Date
22 February 2018
Regulators and legislators on all levels should urgently pay close attention to mitigating the potential risks arising from virtual currencies, says Yves Mersch, a member of the executive board of ECB. Photo: Bloomberg
Regulators and legislators on all levels should urgently pay close attention to mitigating the potential risks arising from virtual currencies, says Yves Mersch, a member of the executive board of ECB. Photo: Bloomberg

Digital currencies need strong global regulation: ECB’s Mersch

Cryptocurrencies like bitcoin and the banks and financial firms that trade them need to be more closely regulated, a top European Central Bank (ECB) policymaker said on Thursday.

“Any virtual currency business of credit institutions needs to be rigorously supervised to ensure that risks emerging from such activities are contained,” ECB Executive Board member Yves Mersch said at an event in London, Reuters reports.

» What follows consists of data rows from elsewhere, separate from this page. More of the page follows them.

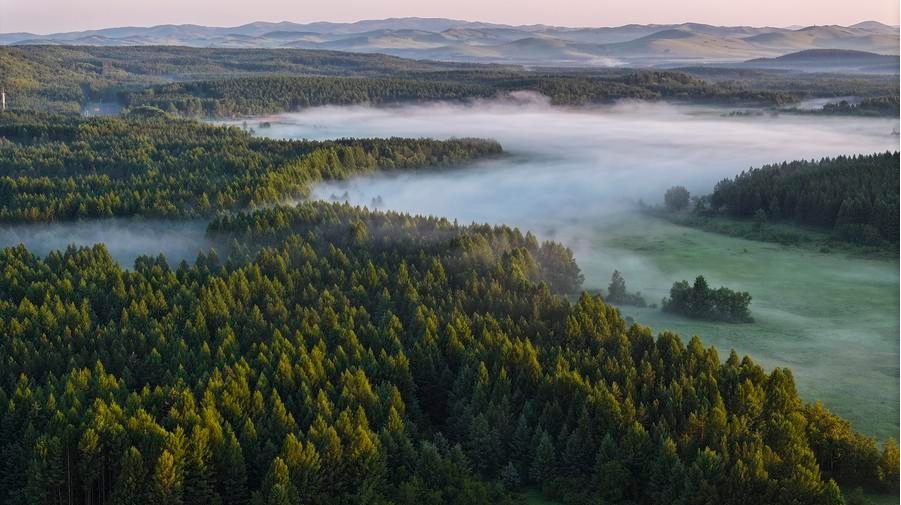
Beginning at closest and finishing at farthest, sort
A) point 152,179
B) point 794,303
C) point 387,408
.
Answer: point 387,408 < point 794,303 < point 152,179

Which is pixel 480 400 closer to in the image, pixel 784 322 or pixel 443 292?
pixel 443 292

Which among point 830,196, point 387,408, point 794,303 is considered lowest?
point 794,303

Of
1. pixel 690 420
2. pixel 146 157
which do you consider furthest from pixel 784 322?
pixel 146 157

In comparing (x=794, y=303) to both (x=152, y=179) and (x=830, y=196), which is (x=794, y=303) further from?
(x=152, y=179)

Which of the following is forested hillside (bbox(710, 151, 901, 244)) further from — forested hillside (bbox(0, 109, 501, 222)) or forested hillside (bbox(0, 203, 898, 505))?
forested hillside (bbox(0, 203, 898, 505))

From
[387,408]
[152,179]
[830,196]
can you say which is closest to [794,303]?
[830,196]

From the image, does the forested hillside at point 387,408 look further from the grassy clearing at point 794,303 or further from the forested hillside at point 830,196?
the forested hillside at point 830,196

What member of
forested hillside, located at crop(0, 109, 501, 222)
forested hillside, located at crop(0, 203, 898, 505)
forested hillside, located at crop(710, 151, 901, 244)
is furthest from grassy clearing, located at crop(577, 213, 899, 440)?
forested hillside, located at crop(0, 109, 501, 222)
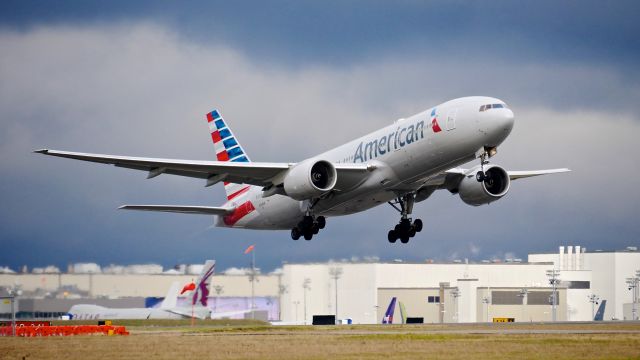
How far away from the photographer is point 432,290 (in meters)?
129

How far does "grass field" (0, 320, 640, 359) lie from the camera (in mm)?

Mersch said proper protocols are needed to meet anti-money laundering and counter terrorist financing regulations.

“Furthermore, given the risks posed by leverage, credit institutions should not accept virtual currencies as collateral (by banks),” he added.

Mersch is the latest of a slew of global policymakers to speak out against digital currencies after their meteoric rise last year, Reuters noted.

Bitcoin, the top crypto asset, rose more than 1,000 percent in 2017. This year, however, the threat of regulatory clampdowns has caused it to tumble about 50 percent.

The market bubble of virtual currencies is deflating but central banks should still pay attention as the innovation may be here to stay even if early market leaders die out, Mersch said on Thursday.

“Virtual currencies are not money, nor will they be for the foreseeable future,” he said. “Their market share is still small and their ties to the real economy are still limited.”

“But this can be subject to change. Regulators and legislators on all levels should therefore urgently pay close attention to mitigating the potential risks that could stem from growing virtual currency business,” he added.